- **Tareas por hacer**:
A - Imprime todo lo que va en el texto de origen desde "El gobierno portugués" hasta "Ciência e Cultura.".
B - Según el texto de origen, ¿cuántos años fue Francisco Xavier Cardoso Caldeira director de la Casa de los Pájaros?

- **Texto de origen**:
- - - - -

Entre los aficionados se contaban muchos religiosos. En 1783, José Mariano da Conceição Veloso (1742-1811), más conocido como Fray Veloso, se internó en los bosques cercanos a Río de Janeiro al frente de una expedición que duró cuatro años y se plasmó en el libro Flora fluminensis, publicado póstumamente en 11 tomos, entre 1825 y 1831, con la descripción de 1.626 especies de plantas agrupadas en 396 géneros (lea en Pesquisa FAPESP, edicion nº 172). Entre 1824 y 1829, el fraile carmelita y botánico pernambucano Leandro do Santíssimo Sacramento (1778-1829), quien estudió filosofía en la Universidad de Coímbra, en Portugal, fue director del Jardín Botánico de Río de Janeiro, el segundo de Brasil, creado en 1808 –el primero fue el de Belém, en Pará, instituido en 1796 por medio de una cédula real emitida por la reina Maria I (1734-1816)– ambos con el propósito de aclimatar plantas de especies exóticas para su cultivo en Brasil, o nativas, para su producción comercial.
En una categoría intermedia –autodidacta pero con su trabajo remunerado– estaba el taxidermista catarinense Francisco Xavier Cardoso Caldeira (?-1810), quien fue director de la Casa de los Pájaros durante 20 años. En un artículo publicado en 2018 en la revista Filosofia e História da Biologia, tres científicos de la Universidad del Estado de Río de Janeiro (Uerj) –Bruno Absolon, Francisco Figueiredo y Valéria Gallo– relatan que él pernoctaba ahí mismo y contaba con un equipo de tres sirvientes, dos ayudantes y dos cazadores, que ampliaban la colección disparándoles a las aves de un lago frente al cual estaba situado el museo, que después recogían y disecaban. El museo cerró en 1813 y lo que sobrevivió de su colección de casi mil animales se conservó en el Arsenal de Guerra hasta 1818, cuando se los trasladó al recién creado Museo Real (lea en Pesquisa FAPESP, edición nº 272).
El gobierno portugués convocaba a expertos para hallar minas de salitre –un mineral que se utilizaba para la fabricación de pólvora– y plantas con valor comercial. Ese fue el caso de José Vieira Couto (1752-1827), de Minas Gerais, graduado como matemático en Coímbra, quien fuera contratado por la Corona para localizar yacimientos de minerales que pudieran explotarse y recordado en un artículo de Dantes que salió publicado en 2005 en la revista Ciência e Cultura.

- - - - -

- **Datos registrados**:
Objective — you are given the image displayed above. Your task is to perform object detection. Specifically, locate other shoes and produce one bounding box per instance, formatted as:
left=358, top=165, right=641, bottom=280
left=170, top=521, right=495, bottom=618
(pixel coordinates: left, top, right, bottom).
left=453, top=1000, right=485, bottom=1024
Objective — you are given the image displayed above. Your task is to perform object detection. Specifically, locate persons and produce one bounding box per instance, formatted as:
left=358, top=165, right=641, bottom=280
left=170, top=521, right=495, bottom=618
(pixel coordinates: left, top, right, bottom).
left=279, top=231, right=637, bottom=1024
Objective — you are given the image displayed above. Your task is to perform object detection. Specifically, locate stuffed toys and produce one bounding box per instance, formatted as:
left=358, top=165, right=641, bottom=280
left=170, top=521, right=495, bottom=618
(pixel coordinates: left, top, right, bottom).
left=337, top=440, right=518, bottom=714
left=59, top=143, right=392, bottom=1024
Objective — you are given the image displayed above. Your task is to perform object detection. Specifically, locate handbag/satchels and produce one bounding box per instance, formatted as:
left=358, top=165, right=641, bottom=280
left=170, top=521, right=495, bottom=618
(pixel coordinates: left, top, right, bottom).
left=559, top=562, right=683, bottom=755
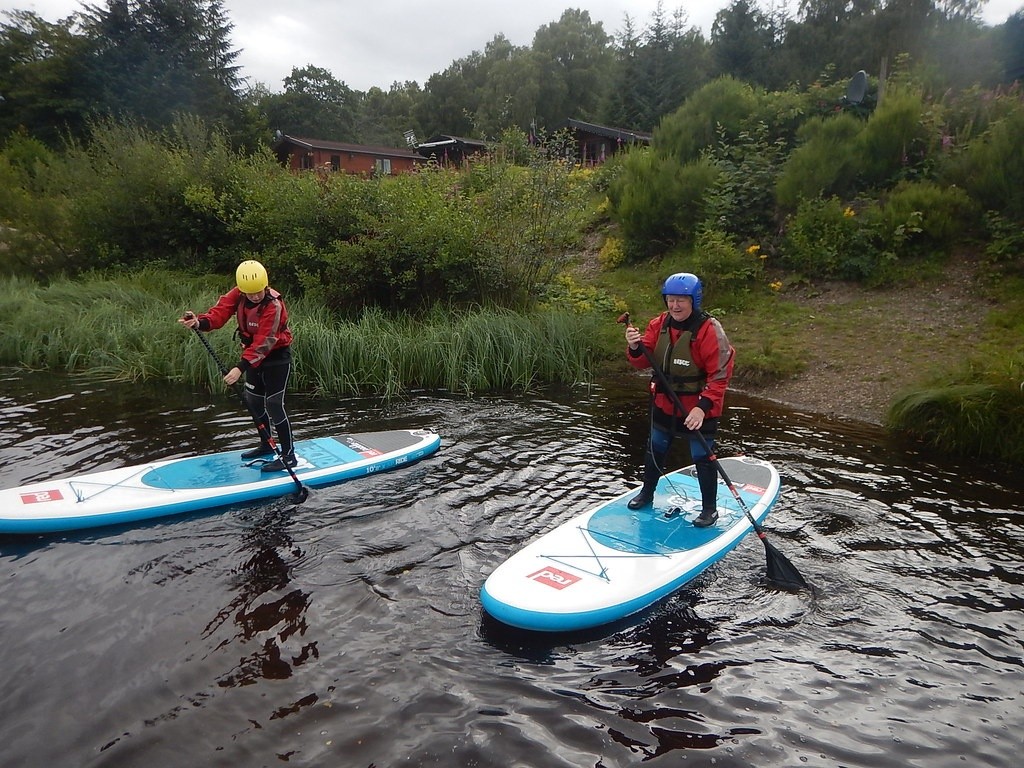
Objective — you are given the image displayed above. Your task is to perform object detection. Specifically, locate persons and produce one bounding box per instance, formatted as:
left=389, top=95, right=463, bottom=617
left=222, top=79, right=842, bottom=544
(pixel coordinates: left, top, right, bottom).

- - - - -

- **Respuestas por tarea**:
A -
El gobierno portugués convocaba a expertos para hallar minas de salitre –un mineral que se utilizaba para la fabricación de pólvora– y plantas con valor comercial. Ese fue el caso de José Vieira Couto (1752-1827), de Minas Gerais, graduado como matemático en Coímbra, quien fuera contratado por la Corona para localizar yacimientos de minerales que pudieran explotarse y recordado en un artículo de Dantes que salió publicado en 2005 en la revista Ciência e Cultura.

B - Durante 20 años.